Following the massacre at a gay nightclub in Orlando, Florida, which left 50 people dead and over 53 injured, there has been an urgent need for blood donations.
People took to social media to express anger over the federal government's ban on blood donations from gay and bisexual men.
They called the ban a “cruel irony” with some saying that it is “absurd” and “discriminatory.”
The FDA should overturn this legislation based solely on homophobic rhetoric. Gay men should be allowed to donate blood. #Orlando— Josh Kolberg (@JoshKolberg) June 12, 2016
Listen up @US_FDA there is no such thing as gay blood, black, white, Muslim, Jewish, straight blood-- it all bleeds red and can save live— (((Jared Polis))) (@jaredpolis) June 12, 2016
We must overturn the morally bankrupt/dangerous ban on gay people giving blood. Absurd someone can't even donate blood to their own husband?— (((Jared Polis))) (@jaredpolis) June 12, 2016
Huge awful irony: gay men can't give blood after Orlando's gay night club shooting because of the "Gay Blood Ban." https://t.co/AERLN5w30s— Marc Caputo (@MarcACaputo) June 12, 2016
Orlando Hospitals need blood donations to help save gay people.— Bobby Blanchard (@bobbycblanchard) June 12, 2016
Yet gay people can't give blood to help their own. Because they're gay.

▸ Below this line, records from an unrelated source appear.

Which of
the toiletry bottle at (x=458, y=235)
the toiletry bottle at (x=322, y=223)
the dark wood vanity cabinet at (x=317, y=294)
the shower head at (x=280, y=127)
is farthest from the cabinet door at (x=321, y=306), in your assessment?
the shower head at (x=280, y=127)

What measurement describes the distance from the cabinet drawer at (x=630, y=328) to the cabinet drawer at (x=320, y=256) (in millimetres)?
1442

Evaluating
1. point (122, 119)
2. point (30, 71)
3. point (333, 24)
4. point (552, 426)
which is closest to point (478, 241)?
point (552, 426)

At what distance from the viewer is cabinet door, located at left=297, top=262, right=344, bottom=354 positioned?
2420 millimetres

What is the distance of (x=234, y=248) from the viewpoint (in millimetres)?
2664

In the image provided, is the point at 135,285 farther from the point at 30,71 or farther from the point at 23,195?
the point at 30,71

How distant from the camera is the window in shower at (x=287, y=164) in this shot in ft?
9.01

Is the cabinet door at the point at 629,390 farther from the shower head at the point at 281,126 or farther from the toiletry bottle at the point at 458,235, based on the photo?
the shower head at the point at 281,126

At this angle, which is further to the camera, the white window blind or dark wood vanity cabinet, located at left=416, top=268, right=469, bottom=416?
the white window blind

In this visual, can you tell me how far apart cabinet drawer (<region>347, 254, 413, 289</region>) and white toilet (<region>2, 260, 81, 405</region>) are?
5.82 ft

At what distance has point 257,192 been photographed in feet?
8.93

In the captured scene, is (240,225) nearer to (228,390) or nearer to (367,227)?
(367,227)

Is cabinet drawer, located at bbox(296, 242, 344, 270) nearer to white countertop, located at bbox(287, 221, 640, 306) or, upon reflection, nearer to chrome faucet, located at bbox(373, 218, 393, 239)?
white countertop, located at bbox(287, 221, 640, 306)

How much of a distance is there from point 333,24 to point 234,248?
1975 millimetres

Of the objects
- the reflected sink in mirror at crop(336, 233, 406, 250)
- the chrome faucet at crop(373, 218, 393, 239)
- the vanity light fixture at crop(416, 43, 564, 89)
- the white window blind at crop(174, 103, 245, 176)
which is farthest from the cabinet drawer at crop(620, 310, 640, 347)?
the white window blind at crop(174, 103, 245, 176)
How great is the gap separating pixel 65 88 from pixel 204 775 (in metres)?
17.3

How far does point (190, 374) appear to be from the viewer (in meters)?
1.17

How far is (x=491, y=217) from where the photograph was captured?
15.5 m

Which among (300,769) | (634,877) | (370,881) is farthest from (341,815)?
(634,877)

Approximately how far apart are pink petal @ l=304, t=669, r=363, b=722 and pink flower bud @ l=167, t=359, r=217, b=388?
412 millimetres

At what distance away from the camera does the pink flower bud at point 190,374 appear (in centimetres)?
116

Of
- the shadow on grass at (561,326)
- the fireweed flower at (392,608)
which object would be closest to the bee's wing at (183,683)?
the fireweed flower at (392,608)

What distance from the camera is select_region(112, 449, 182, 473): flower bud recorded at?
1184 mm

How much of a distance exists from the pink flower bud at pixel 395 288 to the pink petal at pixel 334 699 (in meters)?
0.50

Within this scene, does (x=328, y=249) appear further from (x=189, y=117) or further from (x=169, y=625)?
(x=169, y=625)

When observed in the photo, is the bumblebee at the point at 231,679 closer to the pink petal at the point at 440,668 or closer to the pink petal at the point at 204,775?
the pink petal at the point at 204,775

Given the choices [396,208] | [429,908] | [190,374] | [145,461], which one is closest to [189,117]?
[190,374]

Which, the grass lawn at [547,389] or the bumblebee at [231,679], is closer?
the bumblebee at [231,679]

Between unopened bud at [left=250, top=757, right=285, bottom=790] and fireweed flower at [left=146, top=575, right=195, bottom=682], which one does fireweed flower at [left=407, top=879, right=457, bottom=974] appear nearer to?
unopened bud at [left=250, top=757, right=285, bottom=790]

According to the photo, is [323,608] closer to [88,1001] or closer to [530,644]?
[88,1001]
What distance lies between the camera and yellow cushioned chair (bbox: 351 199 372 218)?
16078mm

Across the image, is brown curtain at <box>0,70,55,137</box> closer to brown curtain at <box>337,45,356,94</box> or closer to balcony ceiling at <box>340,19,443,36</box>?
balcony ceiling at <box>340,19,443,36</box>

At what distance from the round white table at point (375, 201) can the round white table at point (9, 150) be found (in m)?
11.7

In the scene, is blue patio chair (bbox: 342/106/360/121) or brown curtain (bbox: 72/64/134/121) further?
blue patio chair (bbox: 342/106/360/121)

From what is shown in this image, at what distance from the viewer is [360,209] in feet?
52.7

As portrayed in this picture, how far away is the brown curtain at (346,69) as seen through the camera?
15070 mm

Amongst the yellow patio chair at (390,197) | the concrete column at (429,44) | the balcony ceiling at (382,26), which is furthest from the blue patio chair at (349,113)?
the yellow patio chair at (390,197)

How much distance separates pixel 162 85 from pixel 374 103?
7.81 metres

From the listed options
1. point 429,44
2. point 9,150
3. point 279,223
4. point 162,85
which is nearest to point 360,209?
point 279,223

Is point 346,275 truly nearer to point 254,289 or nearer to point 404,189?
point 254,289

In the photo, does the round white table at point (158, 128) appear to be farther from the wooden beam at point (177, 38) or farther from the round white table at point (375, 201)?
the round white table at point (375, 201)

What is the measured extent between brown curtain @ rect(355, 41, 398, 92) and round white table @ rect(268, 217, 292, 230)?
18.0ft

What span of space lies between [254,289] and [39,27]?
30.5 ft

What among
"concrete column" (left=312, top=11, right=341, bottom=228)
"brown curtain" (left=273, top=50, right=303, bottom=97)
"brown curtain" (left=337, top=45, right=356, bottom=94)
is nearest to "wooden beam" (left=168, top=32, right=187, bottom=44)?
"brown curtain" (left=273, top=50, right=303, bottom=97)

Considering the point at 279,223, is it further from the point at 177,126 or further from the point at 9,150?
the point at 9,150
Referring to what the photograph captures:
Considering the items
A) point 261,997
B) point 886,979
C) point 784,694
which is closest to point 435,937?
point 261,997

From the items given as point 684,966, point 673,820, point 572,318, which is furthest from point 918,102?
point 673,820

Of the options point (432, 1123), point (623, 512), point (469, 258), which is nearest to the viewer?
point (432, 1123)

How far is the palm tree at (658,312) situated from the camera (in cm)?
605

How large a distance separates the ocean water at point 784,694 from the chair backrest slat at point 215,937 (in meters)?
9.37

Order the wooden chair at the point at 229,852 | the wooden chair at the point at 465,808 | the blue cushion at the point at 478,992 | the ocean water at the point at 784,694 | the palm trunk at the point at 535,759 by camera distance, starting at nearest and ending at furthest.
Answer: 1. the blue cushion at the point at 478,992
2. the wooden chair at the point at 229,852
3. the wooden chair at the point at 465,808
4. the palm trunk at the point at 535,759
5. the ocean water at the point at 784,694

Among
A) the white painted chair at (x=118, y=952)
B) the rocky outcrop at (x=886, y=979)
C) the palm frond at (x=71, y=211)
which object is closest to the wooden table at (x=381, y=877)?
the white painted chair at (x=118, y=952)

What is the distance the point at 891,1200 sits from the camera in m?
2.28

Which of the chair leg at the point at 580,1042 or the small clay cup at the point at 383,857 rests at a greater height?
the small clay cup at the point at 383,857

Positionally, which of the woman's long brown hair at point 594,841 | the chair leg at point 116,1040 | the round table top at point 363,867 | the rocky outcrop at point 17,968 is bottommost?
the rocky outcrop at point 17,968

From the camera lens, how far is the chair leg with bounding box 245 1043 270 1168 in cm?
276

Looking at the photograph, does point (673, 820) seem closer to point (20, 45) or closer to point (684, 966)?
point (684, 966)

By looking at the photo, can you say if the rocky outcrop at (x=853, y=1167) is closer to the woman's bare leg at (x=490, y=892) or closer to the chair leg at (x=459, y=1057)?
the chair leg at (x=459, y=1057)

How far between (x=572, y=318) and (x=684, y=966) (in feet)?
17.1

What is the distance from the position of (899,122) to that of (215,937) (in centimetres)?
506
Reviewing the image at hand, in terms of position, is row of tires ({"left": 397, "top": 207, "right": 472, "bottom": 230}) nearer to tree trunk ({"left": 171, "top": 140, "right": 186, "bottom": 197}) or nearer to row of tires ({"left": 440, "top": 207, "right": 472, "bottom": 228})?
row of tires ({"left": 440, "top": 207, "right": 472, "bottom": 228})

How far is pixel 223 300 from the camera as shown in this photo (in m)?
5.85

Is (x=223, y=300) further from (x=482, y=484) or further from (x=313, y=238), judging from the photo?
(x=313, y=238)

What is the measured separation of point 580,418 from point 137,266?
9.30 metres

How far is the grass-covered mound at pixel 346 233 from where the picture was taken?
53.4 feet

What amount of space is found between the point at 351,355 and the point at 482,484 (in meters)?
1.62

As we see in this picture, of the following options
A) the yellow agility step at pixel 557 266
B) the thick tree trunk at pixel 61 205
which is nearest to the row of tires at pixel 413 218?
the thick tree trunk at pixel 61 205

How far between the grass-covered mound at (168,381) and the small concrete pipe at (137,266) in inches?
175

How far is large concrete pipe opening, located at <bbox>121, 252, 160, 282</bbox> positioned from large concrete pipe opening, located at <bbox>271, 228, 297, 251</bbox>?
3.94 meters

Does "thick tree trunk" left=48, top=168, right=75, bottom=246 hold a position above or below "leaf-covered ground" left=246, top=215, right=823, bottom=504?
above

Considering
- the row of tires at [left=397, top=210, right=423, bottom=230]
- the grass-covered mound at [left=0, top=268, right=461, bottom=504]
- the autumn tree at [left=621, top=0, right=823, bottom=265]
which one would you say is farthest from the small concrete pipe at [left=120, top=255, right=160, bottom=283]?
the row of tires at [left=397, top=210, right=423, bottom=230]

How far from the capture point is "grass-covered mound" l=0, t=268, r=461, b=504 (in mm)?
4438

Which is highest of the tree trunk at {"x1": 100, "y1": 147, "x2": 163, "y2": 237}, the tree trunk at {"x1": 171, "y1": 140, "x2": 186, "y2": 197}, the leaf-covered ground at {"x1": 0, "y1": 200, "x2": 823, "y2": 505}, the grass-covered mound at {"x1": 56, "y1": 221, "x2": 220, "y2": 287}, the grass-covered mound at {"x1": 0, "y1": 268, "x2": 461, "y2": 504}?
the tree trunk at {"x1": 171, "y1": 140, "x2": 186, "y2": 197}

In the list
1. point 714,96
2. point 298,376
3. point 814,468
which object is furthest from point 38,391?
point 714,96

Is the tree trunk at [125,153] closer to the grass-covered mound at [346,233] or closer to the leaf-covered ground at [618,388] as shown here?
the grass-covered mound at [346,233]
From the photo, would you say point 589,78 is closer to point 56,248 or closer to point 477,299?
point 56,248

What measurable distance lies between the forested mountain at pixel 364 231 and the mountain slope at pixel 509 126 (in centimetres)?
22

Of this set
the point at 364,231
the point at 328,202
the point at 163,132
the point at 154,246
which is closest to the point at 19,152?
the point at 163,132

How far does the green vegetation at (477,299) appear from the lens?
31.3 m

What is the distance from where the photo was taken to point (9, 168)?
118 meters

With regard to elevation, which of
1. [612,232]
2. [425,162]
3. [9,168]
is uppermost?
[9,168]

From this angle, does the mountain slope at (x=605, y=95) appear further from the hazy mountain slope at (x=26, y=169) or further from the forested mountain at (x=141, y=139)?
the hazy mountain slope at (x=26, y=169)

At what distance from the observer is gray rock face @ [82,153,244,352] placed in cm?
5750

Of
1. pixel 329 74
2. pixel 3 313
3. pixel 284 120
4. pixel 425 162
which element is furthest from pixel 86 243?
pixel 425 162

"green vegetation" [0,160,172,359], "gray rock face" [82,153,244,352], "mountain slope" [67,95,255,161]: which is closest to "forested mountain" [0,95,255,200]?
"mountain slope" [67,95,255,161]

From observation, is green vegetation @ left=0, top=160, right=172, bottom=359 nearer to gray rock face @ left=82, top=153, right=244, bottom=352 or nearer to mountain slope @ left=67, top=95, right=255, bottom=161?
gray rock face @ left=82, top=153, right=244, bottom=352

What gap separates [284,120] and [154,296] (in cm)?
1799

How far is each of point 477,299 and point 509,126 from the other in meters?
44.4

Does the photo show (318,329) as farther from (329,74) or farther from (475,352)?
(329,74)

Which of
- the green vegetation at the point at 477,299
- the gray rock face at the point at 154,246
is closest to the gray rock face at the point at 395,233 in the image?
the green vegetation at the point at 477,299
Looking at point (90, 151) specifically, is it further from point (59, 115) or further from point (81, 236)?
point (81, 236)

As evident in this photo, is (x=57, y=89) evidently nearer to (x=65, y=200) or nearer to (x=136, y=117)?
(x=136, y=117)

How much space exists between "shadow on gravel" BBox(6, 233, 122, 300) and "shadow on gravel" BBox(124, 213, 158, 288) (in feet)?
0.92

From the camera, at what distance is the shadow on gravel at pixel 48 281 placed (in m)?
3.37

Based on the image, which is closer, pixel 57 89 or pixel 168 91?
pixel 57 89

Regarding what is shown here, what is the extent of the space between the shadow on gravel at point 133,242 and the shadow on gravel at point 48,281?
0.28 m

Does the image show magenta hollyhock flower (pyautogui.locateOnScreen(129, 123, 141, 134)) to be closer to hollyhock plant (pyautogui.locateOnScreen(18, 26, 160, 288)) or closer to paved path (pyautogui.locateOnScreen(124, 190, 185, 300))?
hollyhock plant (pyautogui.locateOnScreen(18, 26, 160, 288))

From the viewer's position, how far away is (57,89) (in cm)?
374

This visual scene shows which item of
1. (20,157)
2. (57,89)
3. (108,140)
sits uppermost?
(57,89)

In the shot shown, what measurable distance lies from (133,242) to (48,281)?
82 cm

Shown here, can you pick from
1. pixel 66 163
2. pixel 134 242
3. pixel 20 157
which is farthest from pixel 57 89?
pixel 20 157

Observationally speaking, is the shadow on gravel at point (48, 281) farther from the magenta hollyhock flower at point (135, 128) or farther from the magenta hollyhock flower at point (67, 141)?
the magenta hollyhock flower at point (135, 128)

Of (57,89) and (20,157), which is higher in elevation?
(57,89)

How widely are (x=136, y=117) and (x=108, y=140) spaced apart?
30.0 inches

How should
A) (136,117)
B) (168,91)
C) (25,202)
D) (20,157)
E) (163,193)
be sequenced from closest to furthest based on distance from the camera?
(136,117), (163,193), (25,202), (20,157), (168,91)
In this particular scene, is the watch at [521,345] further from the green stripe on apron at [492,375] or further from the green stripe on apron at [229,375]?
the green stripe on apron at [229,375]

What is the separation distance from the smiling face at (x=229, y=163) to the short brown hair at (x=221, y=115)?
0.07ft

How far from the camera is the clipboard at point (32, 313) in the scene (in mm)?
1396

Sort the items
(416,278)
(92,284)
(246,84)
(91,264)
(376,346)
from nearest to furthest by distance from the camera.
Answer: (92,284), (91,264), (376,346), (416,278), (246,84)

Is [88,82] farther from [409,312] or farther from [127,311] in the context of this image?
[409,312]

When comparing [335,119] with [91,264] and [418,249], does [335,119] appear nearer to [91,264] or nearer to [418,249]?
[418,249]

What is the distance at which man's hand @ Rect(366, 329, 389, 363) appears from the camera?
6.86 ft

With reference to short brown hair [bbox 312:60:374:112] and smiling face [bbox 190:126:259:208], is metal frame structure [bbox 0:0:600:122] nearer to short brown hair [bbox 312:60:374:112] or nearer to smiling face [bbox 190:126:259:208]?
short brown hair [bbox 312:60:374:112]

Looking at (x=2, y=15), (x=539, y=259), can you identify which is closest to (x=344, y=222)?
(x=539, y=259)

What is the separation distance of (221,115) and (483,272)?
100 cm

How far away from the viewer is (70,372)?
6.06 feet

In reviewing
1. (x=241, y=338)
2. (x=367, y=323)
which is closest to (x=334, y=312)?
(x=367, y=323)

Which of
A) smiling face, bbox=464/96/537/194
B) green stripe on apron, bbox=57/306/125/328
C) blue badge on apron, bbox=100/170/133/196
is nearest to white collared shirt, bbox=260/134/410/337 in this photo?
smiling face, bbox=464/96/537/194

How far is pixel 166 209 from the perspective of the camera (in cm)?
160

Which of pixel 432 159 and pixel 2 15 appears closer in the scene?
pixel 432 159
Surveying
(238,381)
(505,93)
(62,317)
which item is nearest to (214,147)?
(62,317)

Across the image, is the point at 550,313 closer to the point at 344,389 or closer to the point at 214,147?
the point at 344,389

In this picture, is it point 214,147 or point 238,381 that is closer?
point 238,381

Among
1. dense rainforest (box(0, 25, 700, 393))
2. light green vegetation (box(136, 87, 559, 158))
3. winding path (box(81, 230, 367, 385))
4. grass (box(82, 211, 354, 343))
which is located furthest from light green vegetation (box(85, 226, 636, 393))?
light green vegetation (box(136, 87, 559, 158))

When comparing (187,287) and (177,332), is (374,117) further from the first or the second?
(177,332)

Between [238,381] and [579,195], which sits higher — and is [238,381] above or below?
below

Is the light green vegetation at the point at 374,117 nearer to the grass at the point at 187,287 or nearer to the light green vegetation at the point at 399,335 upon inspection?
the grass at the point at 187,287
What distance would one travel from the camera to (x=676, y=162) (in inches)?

On Monday, rumors circulated online that OneBlood, a nonprofit blood donation clinic in Orlando, had lifted the ban.
However, according to OneBlood, this isn’t true.
All FDA guidelines remain in effect for blood donation. There are false reports circulating that FDA rules were being lifted. Not true.— OneBlood (@my1blood) June 12, 2016
Thank you so much for the incredible outpouring of support! Right now our donor centers and Big Red Bus locations are at full capacity.— OneBlood (@my1blood) June 12, 2016
Last year, the FDA softened its rules, permitting gay men who have abstained from gay sex for 12 months to give blood. Earlier, it had been a lifetime ban.
In practice, this ban is expected to keep away most sexually-active gay men and in fact OneBlood and other Orlando clinics said they still hadn’t adopted protocols to conform with the new FDA rule.
The one-year deferral period puts the US on a par with the UK, which adopted a similar protocol five years ago. In turn, Germany still has a ban on MSM blood donors, whereas, Canada requires them to wait five years from their last time of intercourse before donating blood.
There is no deferral period in countries, such as Russia, Spain, Italy and much of South America.